Author: Juliet Marillier
Published: September 11th 2012 by Knopf Books for Young Readers
Source: Publisher for honest review
Description: Its name is spoken only in whispers, if the people of Alban dare to speak it at all: Shadowfell. The training ground for rebels seeking to free their land from the grip of the tyrannical king is so shrouded in mystery that most believe it to be a myth. But for Neryn, Shadowfell's existence is her only hope. She is penniless, orphaned, and utterly alone--and concealing a treacherous magical power that will warrant her immediate enslavement should it be revealed. She finds hope of allies in the Good Folk, fey beings whom she must pretend she cannot see and who taunt her with chatter of prophecies and tests, and in a striking, mysterious stranger, who saves her from certain death but whose motives remain unclear. She knows she should not trust anyone with her plans, but something within her longs to confide in him. Will Neryn be forced to make the dangerous journey alone? She must reach Shadowfell, not only to avenge her family and salvage her own life, but to rescue Alban itself.
I Give This ...
This called to me immediately because of the fey. I have yet to read a fey book that I didn't at least partially enjoy. I was sad when I missed this book on Netgalley, but so excited when I was contacted about it.

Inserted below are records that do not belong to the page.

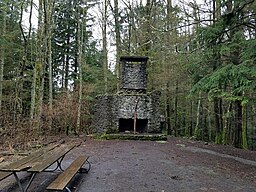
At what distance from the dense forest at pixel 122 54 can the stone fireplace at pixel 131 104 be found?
3.56 ft

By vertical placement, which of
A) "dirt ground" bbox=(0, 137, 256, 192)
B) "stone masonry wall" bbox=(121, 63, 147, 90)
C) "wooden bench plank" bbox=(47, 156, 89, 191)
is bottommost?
"dirt ground" bbox=(0, 137, 256, 192)

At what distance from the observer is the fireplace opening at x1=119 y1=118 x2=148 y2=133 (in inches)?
496

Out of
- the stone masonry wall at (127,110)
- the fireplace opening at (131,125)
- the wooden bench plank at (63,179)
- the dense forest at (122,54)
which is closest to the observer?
the wooden bench plank at (63,179)

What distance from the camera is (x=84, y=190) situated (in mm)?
3916

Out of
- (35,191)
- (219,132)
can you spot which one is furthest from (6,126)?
(219,132)

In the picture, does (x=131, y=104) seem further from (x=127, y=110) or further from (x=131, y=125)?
(x=131, y=125)

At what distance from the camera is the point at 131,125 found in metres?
13.4

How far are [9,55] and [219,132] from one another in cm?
1221

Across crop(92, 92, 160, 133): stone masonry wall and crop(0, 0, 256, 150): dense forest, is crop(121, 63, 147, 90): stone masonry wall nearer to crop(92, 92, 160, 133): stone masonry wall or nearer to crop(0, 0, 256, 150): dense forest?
crop(92, 92, 160, 133): stone masonry wall

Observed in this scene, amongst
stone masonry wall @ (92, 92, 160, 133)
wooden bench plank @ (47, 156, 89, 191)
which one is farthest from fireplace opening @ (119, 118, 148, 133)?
wooden bench plank @ (47, 156, 89, 191)

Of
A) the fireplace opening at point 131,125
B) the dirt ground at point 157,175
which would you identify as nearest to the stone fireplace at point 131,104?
the fireplace opening at point 131,125

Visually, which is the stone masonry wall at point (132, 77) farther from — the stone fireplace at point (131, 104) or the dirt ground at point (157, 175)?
the dirt ground at point (157, 175)

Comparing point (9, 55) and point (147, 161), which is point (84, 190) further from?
point (9, 55)

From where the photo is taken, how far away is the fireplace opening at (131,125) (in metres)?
12.6
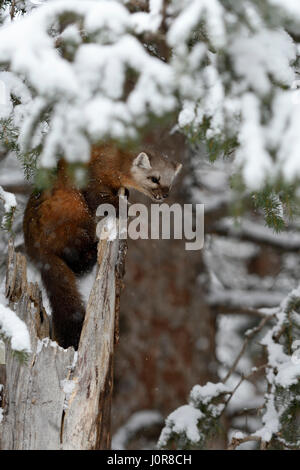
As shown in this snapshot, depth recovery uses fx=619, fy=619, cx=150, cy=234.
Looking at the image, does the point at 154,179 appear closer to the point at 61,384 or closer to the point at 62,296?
the point at 62,296

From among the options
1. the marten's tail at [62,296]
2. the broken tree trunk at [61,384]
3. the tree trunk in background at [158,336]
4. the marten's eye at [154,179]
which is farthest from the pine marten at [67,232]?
→ the tree trunk in background at [158,336]

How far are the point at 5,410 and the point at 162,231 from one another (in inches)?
125

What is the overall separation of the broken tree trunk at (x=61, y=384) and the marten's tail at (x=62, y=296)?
1.26ft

I loved Neryn from the very start. We really don't understand her gift at first, but we know that she's had to hide it her entire life. We also learn that her father and her have been living on the run for a few years. But, her father is not an easy man. He's prone to drink and gambling, and in one crazy night he gambles Neryn against the pot...and looses. The man who wins her and has heard whispers of a father and daughter traveling together to avoid capture. She wants to trust him, but there are so many reasons not too.

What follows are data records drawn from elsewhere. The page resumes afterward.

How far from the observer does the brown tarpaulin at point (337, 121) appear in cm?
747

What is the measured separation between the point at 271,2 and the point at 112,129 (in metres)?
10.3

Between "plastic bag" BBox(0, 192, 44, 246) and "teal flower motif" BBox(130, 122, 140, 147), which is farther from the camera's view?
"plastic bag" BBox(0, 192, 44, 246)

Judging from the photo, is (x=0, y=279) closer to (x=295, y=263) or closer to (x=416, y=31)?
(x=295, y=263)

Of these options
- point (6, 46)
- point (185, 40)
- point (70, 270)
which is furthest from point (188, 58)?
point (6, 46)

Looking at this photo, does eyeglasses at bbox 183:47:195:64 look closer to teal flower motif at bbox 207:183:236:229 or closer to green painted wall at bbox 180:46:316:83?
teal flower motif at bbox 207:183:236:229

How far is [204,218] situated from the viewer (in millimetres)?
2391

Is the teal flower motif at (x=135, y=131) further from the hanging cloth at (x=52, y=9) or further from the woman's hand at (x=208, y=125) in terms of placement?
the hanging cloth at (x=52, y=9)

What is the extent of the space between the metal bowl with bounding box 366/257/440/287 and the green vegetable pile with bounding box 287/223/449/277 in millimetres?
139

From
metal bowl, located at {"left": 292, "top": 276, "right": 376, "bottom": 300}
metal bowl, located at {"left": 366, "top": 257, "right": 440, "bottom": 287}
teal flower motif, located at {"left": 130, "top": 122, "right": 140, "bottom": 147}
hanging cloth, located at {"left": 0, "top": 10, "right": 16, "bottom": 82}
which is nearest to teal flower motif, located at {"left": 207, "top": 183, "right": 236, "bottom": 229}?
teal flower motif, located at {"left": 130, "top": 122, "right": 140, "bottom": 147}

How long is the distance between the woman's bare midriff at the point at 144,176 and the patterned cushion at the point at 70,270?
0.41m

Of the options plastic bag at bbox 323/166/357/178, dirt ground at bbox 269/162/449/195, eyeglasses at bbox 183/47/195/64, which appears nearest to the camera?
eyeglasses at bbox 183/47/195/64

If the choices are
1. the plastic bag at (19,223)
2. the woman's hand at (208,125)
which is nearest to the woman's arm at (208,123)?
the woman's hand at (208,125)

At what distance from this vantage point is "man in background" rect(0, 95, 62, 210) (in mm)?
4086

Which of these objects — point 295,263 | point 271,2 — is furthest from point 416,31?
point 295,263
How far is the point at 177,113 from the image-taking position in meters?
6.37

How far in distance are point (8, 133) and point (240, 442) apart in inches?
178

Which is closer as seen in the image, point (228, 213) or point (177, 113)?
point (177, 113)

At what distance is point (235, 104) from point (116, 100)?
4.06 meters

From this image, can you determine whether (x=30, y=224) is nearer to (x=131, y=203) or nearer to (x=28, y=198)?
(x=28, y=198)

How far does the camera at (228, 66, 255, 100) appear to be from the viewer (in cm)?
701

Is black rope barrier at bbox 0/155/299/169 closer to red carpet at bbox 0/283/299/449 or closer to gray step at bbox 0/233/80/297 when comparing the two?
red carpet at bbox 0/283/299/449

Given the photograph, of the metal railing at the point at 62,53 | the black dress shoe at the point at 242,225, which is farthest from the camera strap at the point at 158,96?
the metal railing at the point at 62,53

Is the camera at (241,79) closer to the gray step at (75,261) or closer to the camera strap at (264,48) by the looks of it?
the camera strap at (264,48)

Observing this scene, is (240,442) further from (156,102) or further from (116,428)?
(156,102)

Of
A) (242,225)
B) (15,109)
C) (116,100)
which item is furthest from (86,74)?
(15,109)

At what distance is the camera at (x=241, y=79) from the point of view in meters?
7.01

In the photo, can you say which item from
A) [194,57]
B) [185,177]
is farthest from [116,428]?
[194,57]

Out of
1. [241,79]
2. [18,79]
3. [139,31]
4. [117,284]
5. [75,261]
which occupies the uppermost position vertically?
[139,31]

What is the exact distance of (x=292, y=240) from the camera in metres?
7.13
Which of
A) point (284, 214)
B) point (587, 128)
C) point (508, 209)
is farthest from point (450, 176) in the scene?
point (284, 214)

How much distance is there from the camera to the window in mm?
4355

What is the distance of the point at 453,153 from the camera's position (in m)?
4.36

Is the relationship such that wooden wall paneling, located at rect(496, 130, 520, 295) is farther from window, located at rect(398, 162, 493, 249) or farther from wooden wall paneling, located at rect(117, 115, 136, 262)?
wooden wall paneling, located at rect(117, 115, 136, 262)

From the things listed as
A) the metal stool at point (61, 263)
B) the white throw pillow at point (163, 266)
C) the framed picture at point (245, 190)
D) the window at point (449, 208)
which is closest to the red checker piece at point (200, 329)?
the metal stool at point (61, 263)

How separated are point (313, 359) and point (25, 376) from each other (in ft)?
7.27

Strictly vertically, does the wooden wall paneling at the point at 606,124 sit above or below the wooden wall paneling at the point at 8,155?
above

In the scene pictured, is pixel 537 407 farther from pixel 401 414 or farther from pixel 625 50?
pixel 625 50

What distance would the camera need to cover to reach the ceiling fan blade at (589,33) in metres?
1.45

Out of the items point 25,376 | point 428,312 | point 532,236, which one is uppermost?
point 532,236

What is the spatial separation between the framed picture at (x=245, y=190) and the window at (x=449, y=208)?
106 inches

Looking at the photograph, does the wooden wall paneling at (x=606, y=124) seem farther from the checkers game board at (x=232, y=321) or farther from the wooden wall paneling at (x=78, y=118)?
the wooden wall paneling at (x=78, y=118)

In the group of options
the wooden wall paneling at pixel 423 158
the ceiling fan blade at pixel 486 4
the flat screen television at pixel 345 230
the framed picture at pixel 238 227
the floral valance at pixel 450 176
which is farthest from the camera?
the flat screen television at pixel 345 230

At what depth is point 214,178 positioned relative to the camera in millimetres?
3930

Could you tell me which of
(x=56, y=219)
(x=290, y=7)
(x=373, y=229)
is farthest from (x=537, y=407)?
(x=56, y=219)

Which brings us to the fey. At first, their presence in the story is subtle. Neryn leaves small gifts were ever she goes, just like her grandmother taught her to do. But, slowly she opens up these beings and begins to learn that what she can not do is normal. In fact, she has striking quality that match up an ancient prophecy. I loved her determination to reach a place that may of really been a myth.
The only thing that started to bother me a little was how back and forth Neryn was on Flint. Yes, there were times I really questioned him and I hoped to be proved wrong. But, it often felt like she had no backbone or belief in her own instincts. Maybe it stems for having to hide what she could do her entire life. I'm glad she made a decision in the end and stuck to it. Hopefully it won't be her downfall in the end.